HPC software module definition for biomodal CLI and pipelines#

This guide provides a high-level overview of structuring the biomodal CLI and duet as single or multiple HPC software modules. It is intended for HPC administrators creating software modules to facilitate users loading the software from a central location. The document is intentionally generic to accommodate different cluster environments.

Caution

This documentation contains information intended for system administrators

Prerequisites#

Download and unzip the installation scripts. Please see Downloading the installation script.

Example folder structure#

Below are a set of suggested folder names that we use throughout this document. Please align with your specific HPC module software and existing folder structure.

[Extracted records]
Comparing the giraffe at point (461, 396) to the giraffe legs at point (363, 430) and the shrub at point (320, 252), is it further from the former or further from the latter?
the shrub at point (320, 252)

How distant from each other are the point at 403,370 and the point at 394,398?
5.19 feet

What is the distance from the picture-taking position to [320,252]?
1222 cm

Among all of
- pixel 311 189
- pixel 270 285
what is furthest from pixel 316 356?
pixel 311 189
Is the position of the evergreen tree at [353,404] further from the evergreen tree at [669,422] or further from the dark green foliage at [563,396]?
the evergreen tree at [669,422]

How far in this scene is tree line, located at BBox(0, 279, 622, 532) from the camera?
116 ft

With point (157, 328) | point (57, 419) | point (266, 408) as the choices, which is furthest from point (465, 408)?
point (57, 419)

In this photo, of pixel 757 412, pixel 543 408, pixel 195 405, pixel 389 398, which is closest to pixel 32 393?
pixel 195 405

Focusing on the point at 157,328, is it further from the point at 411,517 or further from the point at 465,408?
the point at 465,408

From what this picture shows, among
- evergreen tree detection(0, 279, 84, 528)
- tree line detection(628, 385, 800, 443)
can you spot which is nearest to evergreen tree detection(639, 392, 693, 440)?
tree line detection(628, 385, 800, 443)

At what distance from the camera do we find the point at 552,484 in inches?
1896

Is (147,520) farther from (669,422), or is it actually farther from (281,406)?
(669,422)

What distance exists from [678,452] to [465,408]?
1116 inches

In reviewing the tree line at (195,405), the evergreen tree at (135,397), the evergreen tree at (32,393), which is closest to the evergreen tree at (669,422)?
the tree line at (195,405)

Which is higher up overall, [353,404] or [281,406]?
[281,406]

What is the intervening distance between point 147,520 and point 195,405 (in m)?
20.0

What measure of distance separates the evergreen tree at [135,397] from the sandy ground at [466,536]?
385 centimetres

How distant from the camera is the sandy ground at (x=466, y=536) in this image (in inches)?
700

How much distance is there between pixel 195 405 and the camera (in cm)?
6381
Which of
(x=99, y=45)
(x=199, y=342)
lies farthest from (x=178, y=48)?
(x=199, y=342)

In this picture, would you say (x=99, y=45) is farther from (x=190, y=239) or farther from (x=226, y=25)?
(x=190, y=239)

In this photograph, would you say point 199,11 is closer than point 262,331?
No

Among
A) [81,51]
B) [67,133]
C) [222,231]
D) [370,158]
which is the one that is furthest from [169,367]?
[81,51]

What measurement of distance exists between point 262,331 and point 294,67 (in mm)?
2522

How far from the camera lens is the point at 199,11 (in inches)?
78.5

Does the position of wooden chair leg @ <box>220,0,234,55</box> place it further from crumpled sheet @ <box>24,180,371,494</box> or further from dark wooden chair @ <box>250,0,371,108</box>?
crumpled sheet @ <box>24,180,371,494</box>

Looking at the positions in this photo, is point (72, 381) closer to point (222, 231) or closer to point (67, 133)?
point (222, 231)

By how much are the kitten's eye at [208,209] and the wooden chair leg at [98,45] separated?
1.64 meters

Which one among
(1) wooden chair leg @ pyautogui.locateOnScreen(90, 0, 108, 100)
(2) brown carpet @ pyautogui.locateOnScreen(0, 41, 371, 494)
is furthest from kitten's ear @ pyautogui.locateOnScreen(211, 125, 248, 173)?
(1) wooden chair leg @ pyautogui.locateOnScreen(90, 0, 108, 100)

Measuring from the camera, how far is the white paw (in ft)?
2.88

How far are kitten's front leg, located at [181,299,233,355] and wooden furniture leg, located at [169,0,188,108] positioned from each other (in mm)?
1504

Task requirements: According to the HPC software module guide, who is the intended audience? The material was taken from a separate source.

Task solution: HPC administrators who create software modules so that users can load the software from a central location.